#### SELECTED PASSAGE:
3 Dead In Invasion, Fire At Conn. Home

Cheshire firefighters stand near the rear of the home in Cheshire, Conn., where three people were killed on Monday, July 23, 2007. The three were killed after intruders broke into a prominent doctor's home, held the family hostage for several hours and apparently set the house on fire, police and colleagues of the doctor said. (AP Photo/Record Journal, Johnathon Henninger) AP Photo/Record Journal

Police in Cheshire, Connecticut, say at least two men broke into a prominent doctor's home, kidnapped a female family member to withdraw money from a bank and then killed his wife and their two daughters.

Dr. William Petit Jr., who was severely injured, told police his family had been held hostage for hours Monday before one member, who was not identified, was taken to the bank with a suspect.

Bank employees were suspicious of the transaction around 9:30 a.m. Monday and called police, who then surrounded Petit's home, authorities said.

A town police officer saw two men leaving the home as it was engulfed in flames, authorities said. The men sped away in a station wagon, striking several police cruisers before they were captured.

#### EXCERPTED DATA:
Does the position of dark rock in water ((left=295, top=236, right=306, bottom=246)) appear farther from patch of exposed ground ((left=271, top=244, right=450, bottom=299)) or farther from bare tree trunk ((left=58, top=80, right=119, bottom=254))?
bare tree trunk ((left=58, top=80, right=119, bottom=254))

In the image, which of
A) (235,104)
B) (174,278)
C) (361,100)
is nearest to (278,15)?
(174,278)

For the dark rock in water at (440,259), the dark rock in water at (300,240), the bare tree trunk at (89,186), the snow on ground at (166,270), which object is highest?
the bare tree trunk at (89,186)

#### ABOUT THIS EXERCISE:
Please translate this sentence from the news report on the Cheshire home invasion into Spanish: "A town police officer saw two men leaving the home as it was engulfed in flames, authorities said."

#### PROBLEM SOLUTION:
Un agente de la policía municipal vio a dos hombres salir de la casa mientras esta ardía envuelta en llamas, dijeron las autoridades.